Longtime Princeton resident Jim Manion announced last week he will run for the town’s top spot in the municipal election October 20.
“One of the reasons I am running is because this is my hometown and I have a passion for it,” said Manion, in an interview with The Spotlight. “I want to be a part of trying to make it move forward. It is a great community. It has a lot of assets. I just don’t think we’ve utilized it all. My passion is for the community. I believe I can contribute something.”
Manion is no stranger to municipal government. He has been elected councillor three times – serving terms in the 1980’s and 1990’s – and was at one time alternate director for the regional district.
He currently lives in Area H, and co-operation between the town and regional governments is high on his list of political priorities.
“We sometimes take a stand in this community, and this has happened a bit recently and it’s happened over the years, where because we are governed by two separate types of government we seem to separate ourselves. But in my mind we are one community and I think that we need to bring all peoples in our valley together so that we can become an even stronger community.”
When asked about current events Manion said he supports the idea of a pool for Princeton, but is not sold on the current proposal to build a $27 million facility downtown.
“I’m not against a pool. I think a pool is something that our community can use very much..I have some concerns with the price and I also have some concerns with the location.”

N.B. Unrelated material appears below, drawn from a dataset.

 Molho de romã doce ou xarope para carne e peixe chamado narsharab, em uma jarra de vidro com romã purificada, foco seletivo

The mayoral hopeful said a recreation complex, potentially one also replacing the aging arena and curling club, might be a better value in the long run.
“I think if they want to have a drawing card for the Town of Princeton I think a complex would be a much better draw rather than having individual facilities scattered through town.”

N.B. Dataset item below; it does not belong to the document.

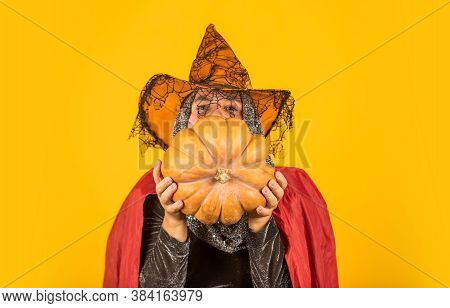 Witch Man In Hat And Cloak. Happy Halloween Yellow Background. Old Grandfather With Gray Beard. Devi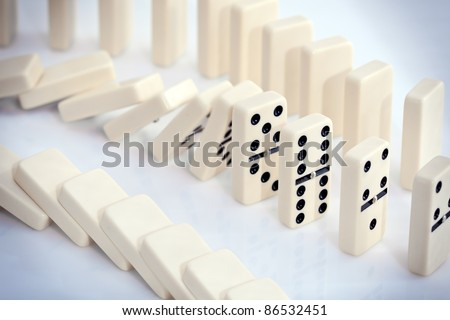 Stacked white dominoes falling over. - stock photo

Either way, he believes any proposal should be put to a vote.
“If we are going to spend that type of money…we need to have a referendum out of common courtesy to the taxpayers.”

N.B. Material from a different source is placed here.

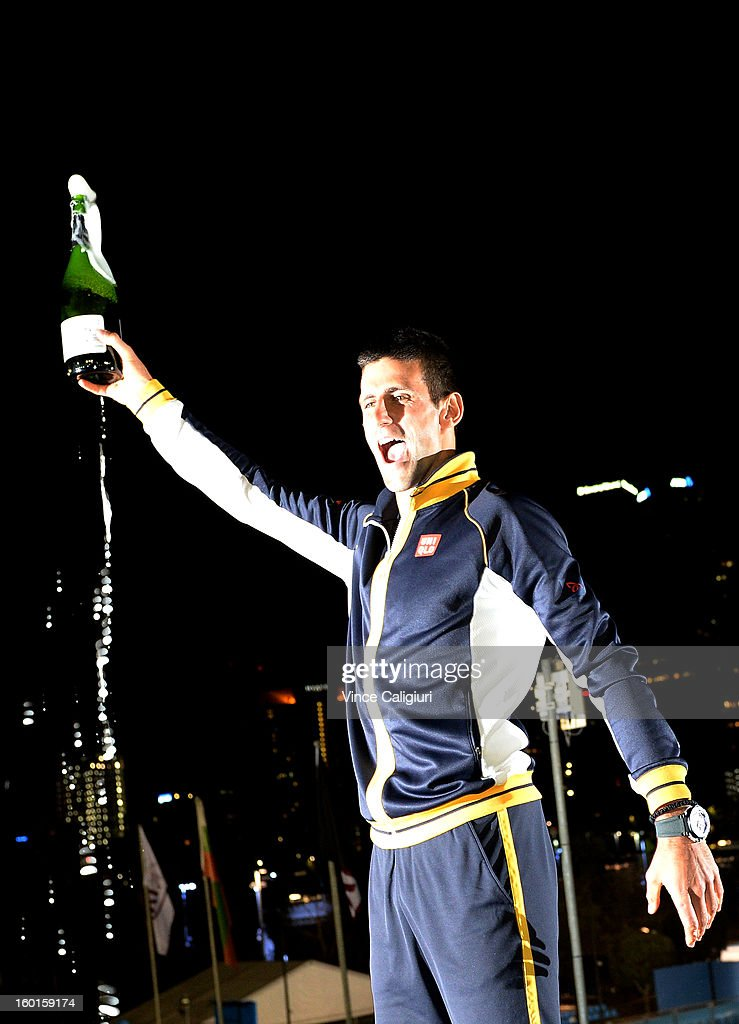 <a gi-track='captionPersonalityLinkClicked' href=/galleries/search?phrase=Novak+Djokovic&family=editorial&specificpeople=588315 ng-click='$event.stopPropagation()'>Novak Djokovic</a> of Serbia celebrates with a bottle of champagne in the early hours of January 28, 2013 after winning his men's final match against Andy Murray of Great Britain during day fourteen of the 2013 Australian Open at Melbourne Park on January 27, 2013 in Melbourne, Australia.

Manion said he supports mixed use of the KVR – for everything from cyclists and horses to off-road vehicles.
“I believe that we should be able to come up with a mature, responsible solution so that we can keep all our communities connected…I think there is a bit of an economy in that for Princeton.”
Manion has extensive experience in business and industry – he has logged, mined, owned a garage and managed tourist resorts, among other things. He believes the town should continue in the direction of promoting small business, and would like to see more effort made to promote Princeton’s attributes to visitors.
“We have the natural beauty, and we have the mountains, and we have the lakes. We have all those things that other communities get away with utilizing. We haven’t developed them as much as other communities and I think we need to.”
He has a long history of public service and volunteering. Manion has been involved with the Princeton Skills Centre for 20 years and is presently its vice president. He has also coached various levels of softball and baseball, hockey and basketball, and is a former director of the Community Forest Association and the Chamber of Commerce.
While admitting he’d like to see municipal leaders work more collaboratively with other community stakeholders, and “be more open,” he does not intend to criticize the current council.
“It is a tough job and I know the people there are making what they believe are the best decisions. I have not agreed with all their decisions, but I don’t have anything that I’m going to be negative about with the council. I think they have done what they think is best and I don’t think you can ask any more of them than that.”
There are now two declared candidates for mayor. Leona Guerster announced her intention to run at the beginning of the year.